[Spatial rows with pictures]
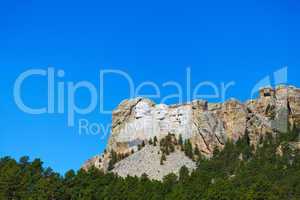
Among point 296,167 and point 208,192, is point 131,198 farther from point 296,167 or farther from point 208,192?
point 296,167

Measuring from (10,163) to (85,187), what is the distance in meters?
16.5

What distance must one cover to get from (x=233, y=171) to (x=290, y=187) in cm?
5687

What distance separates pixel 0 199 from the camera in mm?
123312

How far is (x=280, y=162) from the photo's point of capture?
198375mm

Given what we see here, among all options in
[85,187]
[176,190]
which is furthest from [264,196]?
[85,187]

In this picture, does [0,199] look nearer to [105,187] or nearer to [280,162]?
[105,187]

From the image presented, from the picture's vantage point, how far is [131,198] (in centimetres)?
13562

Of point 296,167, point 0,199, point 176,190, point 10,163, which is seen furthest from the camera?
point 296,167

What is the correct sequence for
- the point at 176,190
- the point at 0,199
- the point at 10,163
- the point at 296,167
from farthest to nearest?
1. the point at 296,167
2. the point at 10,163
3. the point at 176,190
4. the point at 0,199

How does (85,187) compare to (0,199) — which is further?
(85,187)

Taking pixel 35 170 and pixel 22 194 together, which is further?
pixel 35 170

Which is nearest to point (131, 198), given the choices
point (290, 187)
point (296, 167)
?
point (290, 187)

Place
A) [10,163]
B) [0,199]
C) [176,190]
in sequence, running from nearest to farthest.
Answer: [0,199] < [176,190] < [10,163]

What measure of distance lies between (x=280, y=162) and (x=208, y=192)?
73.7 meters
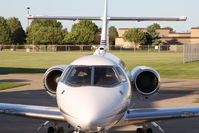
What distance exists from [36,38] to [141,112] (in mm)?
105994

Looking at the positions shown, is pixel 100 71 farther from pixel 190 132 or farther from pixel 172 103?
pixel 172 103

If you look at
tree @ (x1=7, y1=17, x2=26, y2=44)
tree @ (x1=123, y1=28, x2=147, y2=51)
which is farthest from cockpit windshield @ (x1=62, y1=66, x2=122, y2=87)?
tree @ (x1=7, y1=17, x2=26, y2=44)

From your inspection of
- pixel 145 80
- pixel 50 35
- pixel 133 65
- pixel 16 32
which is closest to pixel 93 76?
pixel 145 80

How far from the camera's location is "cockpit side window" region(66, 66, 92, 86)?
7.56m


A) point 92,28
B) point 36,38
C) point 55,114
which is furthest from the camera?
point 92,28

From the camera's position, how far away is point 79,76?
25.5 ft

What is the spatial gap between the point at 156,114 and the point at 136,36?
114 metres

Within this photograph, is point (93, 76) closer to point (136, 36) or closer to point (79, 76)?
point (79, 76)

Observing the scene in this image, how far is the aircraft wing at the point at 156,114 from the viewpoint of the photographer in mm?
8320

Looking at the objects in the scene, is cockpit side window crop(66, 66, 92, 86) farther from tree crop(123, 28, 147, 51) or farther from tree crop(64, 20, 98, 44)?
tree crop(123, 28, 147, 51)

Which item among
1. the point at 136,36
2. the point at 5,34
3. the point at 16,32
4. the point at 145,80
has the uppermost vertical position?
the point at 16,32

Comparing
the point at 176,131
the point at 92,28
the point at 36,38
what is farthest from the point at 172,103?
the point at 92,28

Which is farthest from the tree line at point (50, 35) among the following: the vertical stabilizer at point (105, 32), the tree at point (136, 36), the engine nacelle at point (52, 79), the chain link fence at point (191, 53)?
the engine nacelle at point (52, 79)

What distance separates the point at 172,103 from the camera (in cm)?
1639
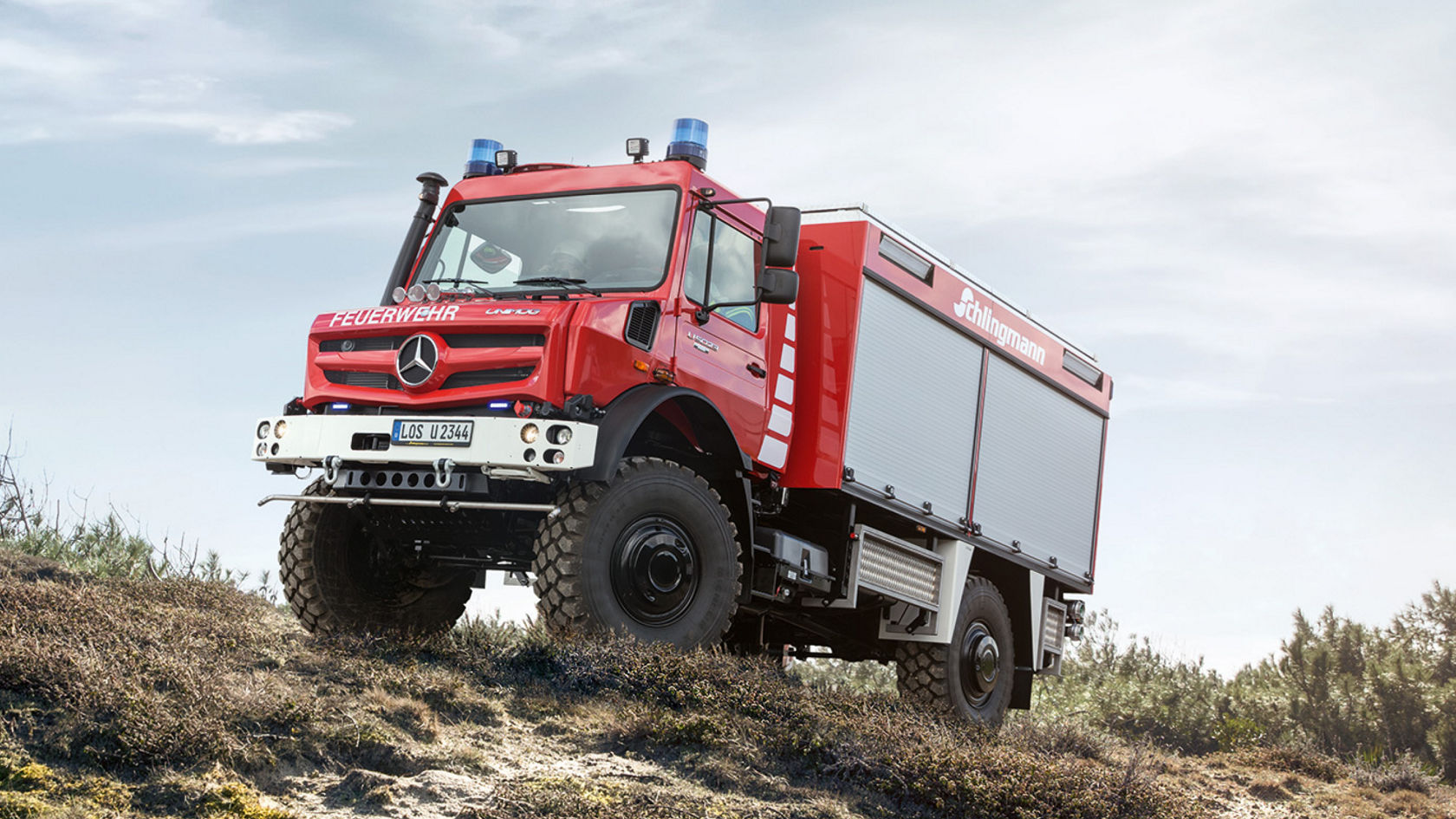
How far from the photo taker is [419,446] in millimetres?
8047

DO THIS. Reproduce every one of the rows above verbatim, leaving out the pictures.

TASK SOLUTION.
Among point 296,167 and point 208,192, is point 131,198 farther from point 296,167 or farther from point 208,192?
point 296,167

Measuring from (10,163) to (85,187), what is the distance in meters?
16.5

What distance must one cover to get from (x=233, y=171) to (x=290, y=187) in cm?
5687

What distance separates pixel 0 199 from the camera in mm?
123312

How far is (x=280, y=162) from the photo's point of capture?
198375mm

Given what we see here, among all options in
[85,187]
[176,190]
which is furthest from [264,196]?
[85,187]

In this picture, does [0,199] look nearer to [105,187] or nearer to [280,162]?
[105,187]

From the image presented, from the picture's vantage point, how far is [131,198] (in centimetres)?
13562

Of point 296,167, point 0,199, point 176,190, point 10,163, which is seen furthest from the camera?
point 296,167

What is the correct sequence for
- the point at 176,190
- the point at 0,199
- the point at 10,163
- the point at 296,167
from farthest to nearest?
1. the point at 296,167
2. the point at 10,163
3. the point at 176,190
4. the point at 0,199

How does (85,187) compare to (0,199) — which is further?
(85,187)

Taking pixel 35 170 and pixel 22 194 together, which is further?
pixel 35 170

Which is nearest to point (131, 198), given the choices
point (290, 187)
point (296, 167)
?
point (290, 187)

Place
A) [10,163]
B) [0,199]
C) [176,190]
in sequence, running from nearest to farthest.
Answer: [0,199] < [176,190] < [10,163]

What measure of distance lies between (x=280, y=162) and (x=208, y=192)?
73.7 meters
What distance exists from [36,38] to [141,112] (in mm)?
105994

Looking at the positions shown, is pixel 100 71 farther from pixel 190 132 or farther from pixel 172 103?
pixel 172 103

If you look at
tree @ (x1=7, y1=17, x2=26, y2=44)
tree @ (x1=123, y1=28, x2=147, y2=51)
which is farthest from cockpit windshield @ (x1=62, y1=66, x2=122, y2=87)?
tree @ (x1=7, y1=17, x2=26, y2=44)

From your inspection of
- pixel 145 80
- pixel 50 35
- pixel 133 65
- pixel 16 32
which is closest to pixel 93 76?
pixel 145 80

How far from the camera's location is "cockpit side window" region(66, 66, 92, 86)?
7.56m


A) point 92,28
B) point 36,38
C) point 55,114
which is furthest from the camera?
point 92,28

From the camera's position, how far away is point 79,76?
25.5 ft

What is the spatial gap between the point at 156,114 and the point at 136,36?
114 metres

Within this photograph, is point (93, 76) closer to point (136, 36) or closer to point (79, 76)?
point (79, 76)

Observing the scene in this image, how far is the aircraft wing at the point at 156,114 from the viewpoint of the photographer in mm?
8320

Looking at the objects in the scene, is cockpit side window crop(66, 66, 92, 86) farther from tree crop(123, 28, 147, 51) or farther from tree crop(64, 20, 98, 44)?
tree crop(123, 28, 147, 51)

Which item among
1. the point at 136,36
2. the point at 5,34
3. the point at 16,32
4. the point at 145,80
has the uppermost vertical position?
the point at 16,32

Comparing
the point at 176,131
the point at 92,28
the point at 36,38
what is farthest from the point at 172,103?
the point at 92,28

Which is farthest from the tree line at point (50, 35) among the following: the vertical stabilizer at point (105, 32), the tree at point (136, 36), the engine nacelle at point (52, 79), the chain link fence at point (191, 53)?
the engine nacelle at point (52, 79)

What distance separates the point at 172,103 from the camera (in cm)?
1639
How far from the photo taker is [419,446] in millimetres?
8047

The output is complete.